The trio are Isamu Akasaki, Hiroshi Amano and Shuji Nakamura, a US researcher based in California.
“This year’s Nobel Laureates are rewarded for having invented a new energy-efficient and environment-friendly light source — the blue light-emitting diode,” the jury said. “Their inventions were revolutionary. Incandescent light bulbs lit the 20th century; the 21st century will be lit by LED lamps.”
Photo: Reuters
The three researchers produced bright blue beams from semiconductors in the early 1990s, triggering a transformation in lighting technology, the jury said. Red and green diodes had been around for a long time, but without blue light, white lamps were impossible. Devising the blue LED was a challenge that endured for three decades.

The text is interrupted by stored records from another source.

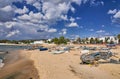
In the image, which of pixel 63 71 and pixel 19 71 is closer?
pixel 63 71

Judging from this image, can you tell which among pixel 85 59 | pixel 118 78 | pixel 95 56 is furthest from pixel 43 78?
pixel 95 56

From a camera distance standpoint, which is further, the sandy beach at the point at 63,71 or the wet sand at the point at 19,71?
the wet sand at the point at 19,71

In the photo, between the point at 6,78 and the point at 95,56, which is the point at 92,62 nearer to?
the point at 95,56

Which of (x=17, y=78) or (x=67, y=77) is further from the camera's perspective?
(x=17, y=78)

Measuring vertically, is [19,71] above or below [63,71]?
below

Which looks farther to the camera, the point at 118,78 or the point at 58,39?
the point at 58,39

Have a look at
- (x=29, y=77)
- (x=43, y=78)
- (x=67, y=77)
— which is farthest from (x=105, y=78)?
(x=29, y=77)

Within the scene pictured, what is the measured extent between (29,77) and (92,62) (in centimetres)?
1465

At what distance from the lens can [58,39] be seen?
608 feet

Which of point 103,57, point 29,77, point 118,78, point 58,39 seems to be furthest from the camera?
point 58,39

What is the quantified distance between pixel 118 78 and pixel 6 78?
15.2 meters

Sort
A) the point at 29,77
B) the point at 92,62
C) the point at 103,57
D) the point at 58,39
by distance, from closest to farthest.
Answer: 1. the point at 29,77
2. the point at 92,62
3. the point at 103,57
4. the point at 58,39

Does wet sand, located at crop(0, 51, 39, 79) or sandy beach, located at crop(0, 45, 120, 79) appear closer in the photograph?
sandy beach, located at crop(0, 45, 120, 79)

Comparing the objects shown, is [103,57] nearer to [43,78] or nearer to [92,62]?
[92,62]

“They succeeded where everyone else had failed,” the jury said.
LED lamps emit a bright white light, last for tens of thousands of hours and use just a fraction of energy compared with the incandescent lightbulb pioneered by Thomas Edison in the 19th century.
The most advanced LED lamps now consume nearly 20 times less electricity than regular light bulbs and are improving constantly.
Unusually for a Nobel laureate, Nakamura was employed at Nichia Chemicals, a small Japanese company, when carrying out the research rewarded in Stockholm.
Akasaki worked with Amano at the University of Nagoya when conducting their part of the path-breaking research.
Akasaki, born in 1929, is a professor at Meijo University in Nagoya, while Amano, born in 1960, is a professor at Nagoya University. Nakamura, born in 1954, is now a US citizen and professor at the University of California, Santa Barbara.
The three winners are to share an 8 million Swedish kronor (US$1.1 million) prize.